> **Data records**
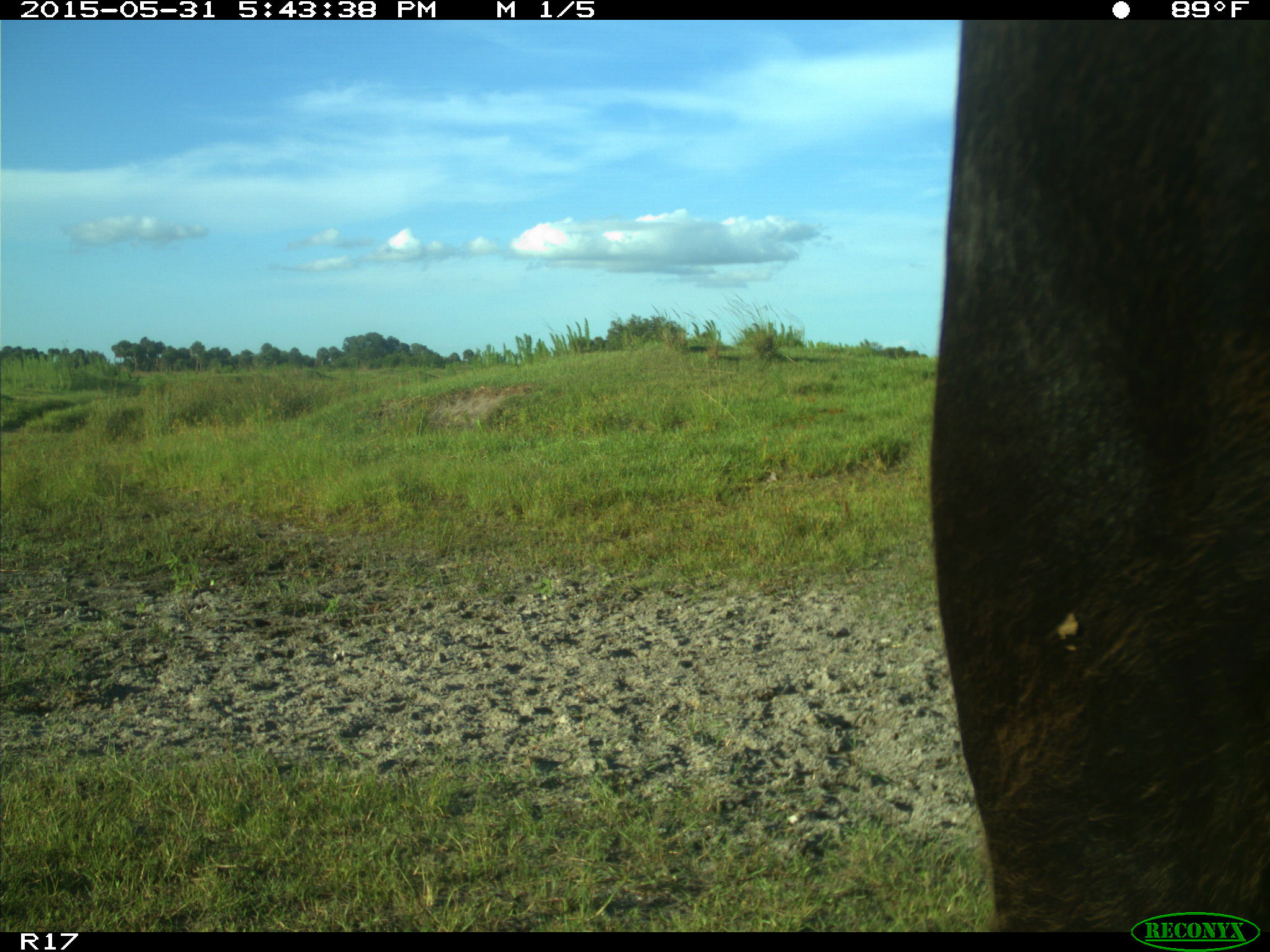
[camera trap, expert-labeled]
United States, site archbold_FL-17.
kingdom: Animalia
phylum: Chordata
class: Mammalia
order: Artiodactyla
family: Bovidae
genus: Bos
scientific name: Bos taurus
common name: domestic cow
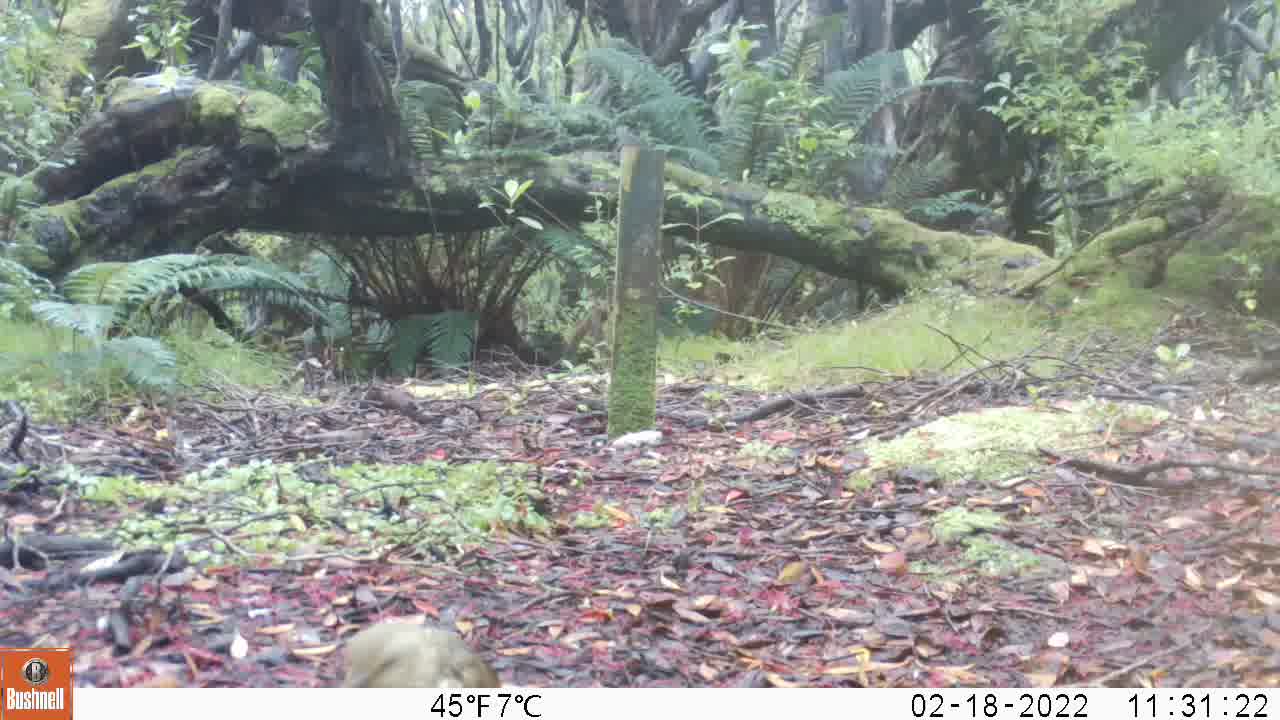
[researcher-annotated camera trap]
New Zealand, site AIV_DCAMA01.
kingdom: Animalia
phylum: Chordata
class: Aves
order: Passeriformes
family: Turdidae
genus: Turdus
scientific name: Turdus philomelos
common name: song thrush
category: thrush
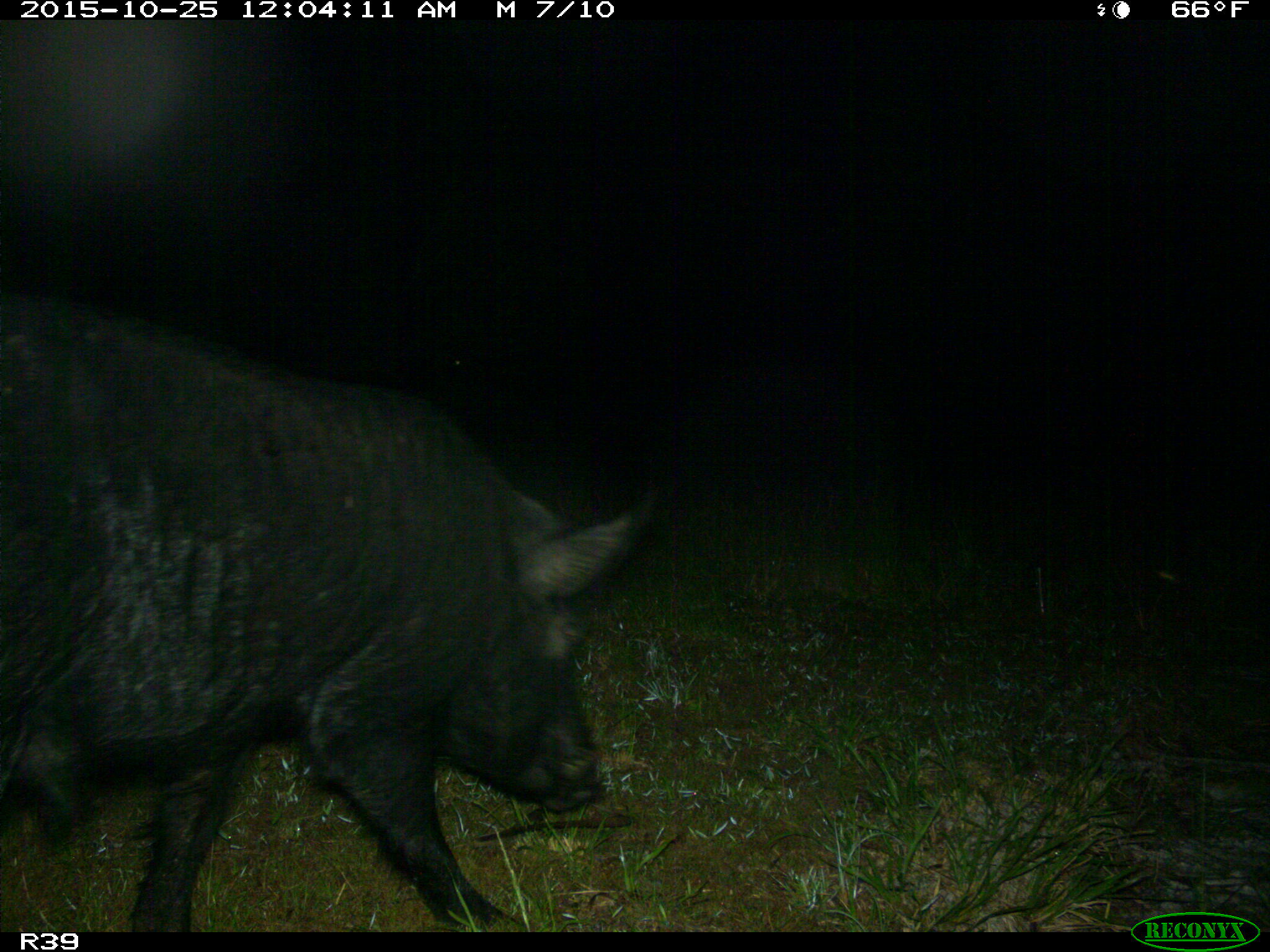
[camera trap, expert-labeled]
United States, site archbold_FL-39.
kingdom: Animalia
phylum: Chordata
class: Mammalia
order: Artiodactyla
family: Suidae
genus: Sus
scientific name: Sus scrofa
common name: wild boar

> **Your instructions**
The lines above that include "States" should each be listed.

> **Answer box**
United States, site archbold_FL-17.
United States, site archbold_FL-39.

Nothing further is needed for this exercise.